First I've heard of someone being hooked by a partially cleaned fish; 
although, a decent trout caught (and released) at the beginning of 
Missouri's trout season can yield several micro jigs and flies.

Deer hunter's have it far worse and should be even more careful when 
cleaning their quarry. Broadheads are something you definitely don't want 
to grab. I've never done it myself, but I've seen some strange stuff (e.g. 
healthy, mature bucks with back feathers).

Timothy

-----Original Message-----
From:   Dan Crowe [SMTP:[EMAIL PROTECTED]]
Sent:   Sunday, June 09, 2002 9:37 PM
To:     [EMAIL PROTECTED]
Subject:        [VFB] ouch! and a warning

Ok, first of all, no yelling at me for taking a couple fish, but I took a
couple fish today out of a lake that is HEAVILY stocked by the state, and
which I don't believe has any native stocks at all. I'm an ardent supporter
of C&R, but I can't see where this hurts anything.

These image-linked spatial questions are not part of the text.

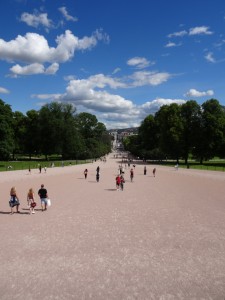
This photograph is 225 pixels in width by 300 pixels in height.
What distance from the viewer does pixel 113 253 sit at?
9.98 m

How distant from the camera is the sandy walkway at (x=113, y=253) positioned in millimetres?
7496

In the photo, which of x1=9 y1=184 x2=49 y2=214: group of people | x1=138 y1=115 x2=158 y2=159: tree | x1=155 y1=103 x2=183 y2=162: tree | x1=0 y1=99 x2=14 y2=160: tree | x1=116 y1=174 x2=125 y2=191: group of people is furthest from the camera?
x1=138 y1=115 x2=158 y2=159: tree

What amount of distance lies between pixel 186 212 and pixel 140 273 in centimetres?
900

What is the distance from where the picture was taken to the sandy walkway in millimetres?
7496

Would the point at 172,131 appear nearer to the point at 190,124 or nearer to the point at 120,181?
the point at 190,124

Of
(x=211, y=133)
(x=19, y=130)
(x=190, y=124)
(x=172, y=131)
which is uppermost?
(x=190, y=124)

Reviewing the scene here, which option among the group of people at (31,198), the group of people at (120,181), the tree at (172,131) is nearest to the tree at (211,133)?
the tree at (172,131)

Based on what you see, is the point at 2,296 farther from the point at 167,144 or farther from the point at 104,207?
the point at 167,144

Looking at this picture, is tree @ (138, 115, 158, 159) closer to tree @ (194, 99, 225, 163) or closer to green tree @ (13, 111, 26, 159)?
tree @ (194, 99, 225, 163)

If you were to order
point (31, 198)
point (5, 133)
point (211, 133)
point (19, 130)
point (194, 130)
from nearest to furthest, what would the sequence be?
point (31, 198) → point (5, 133) → point (211, 133) → point (194, 130) → point (19, 130)

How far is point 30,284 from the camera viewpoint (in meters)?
7.73

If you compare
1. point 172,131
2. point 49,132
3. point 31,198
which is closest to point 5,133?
point 49,132

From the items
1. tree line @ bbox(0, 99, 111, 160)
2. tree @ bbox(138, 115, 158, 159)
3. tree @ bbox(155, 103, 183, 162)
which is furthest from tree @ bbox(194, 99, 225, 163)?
tree line @ bbox(0, 99, 111, 160)

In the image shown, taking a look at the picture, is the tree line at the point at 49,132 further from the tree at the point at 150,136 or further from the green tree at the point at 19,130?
the tree at the point at 150,136
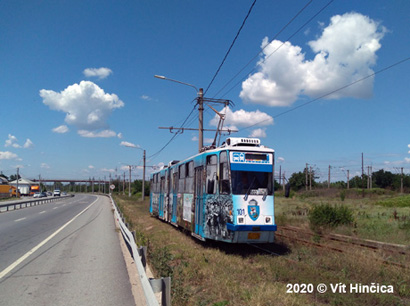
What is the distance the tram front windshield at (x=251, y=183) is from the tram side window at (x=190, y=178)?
11.4ft

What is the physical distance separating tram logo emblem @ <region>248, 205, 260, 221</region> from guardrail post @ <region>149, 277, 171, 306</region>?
6.09m

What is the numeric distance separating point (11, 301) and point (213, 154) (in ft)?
23.8

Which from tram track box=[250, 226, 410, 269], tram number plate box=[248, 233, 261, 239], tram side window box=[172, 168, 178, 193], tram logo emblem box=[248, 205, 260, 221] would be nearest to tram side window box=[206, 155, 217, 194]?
tram logo emblem box=[248, 205, 260, 221]

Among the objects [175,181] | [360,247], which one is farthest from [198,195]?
[360,247]

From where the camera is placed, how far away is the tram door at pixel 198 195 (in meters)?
13.0

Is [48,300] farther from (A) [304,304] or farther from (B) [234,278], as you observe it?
(A) [304,304]

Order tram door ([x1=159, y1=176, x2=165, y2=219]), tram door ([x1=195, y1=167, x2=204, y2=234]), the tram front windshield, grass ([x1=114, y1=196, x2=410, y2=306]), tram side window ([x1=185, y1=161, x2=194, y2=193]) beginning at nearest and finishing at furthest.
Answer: grass ([x1=114, y1=196, x2=410, y2=306]), the tram front windshield, tram door ([x1=195, y1=167, x2=204, y2=234]), tram side window ([x1=185, y1=161, x2=194, y2=193]), tram door ([x1=159, y1=176, x2=165, y2=219])

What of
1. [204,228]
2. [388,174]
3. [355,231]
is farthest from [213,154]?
[388,174]

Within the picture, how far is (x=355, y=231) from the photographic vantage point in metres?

Now that that's over with, I took the aforementioned fish home for dinner
and began the cleaning process. I reached inside the first fish and...

spent the next 15 minutes getting the little brass treble hook out of my
thumb. This was not my hook. I caught the fish on a size 6 wooly bugger.
This looked to be about a size 10 or so gap on a gold colored treble hook,
with quite an aggressive little barb on it. Two of the hooks buried (I mean
REALLY buried) themselves in the pad of my thumb.

So, here's the warning. There probably isn't anything sharp in that trout
you just caught, but on the other hand, you may not have been the first one
to hook that fish.

In all my years of fishing; crazy, terrible casting; high winds, etc. all
the stuff that people blame for hooking themselves, I've never been
seriously hooked before this, and it wasn't even my hook!!!

Oh well, a new element of danger in the sport. Just what it needed.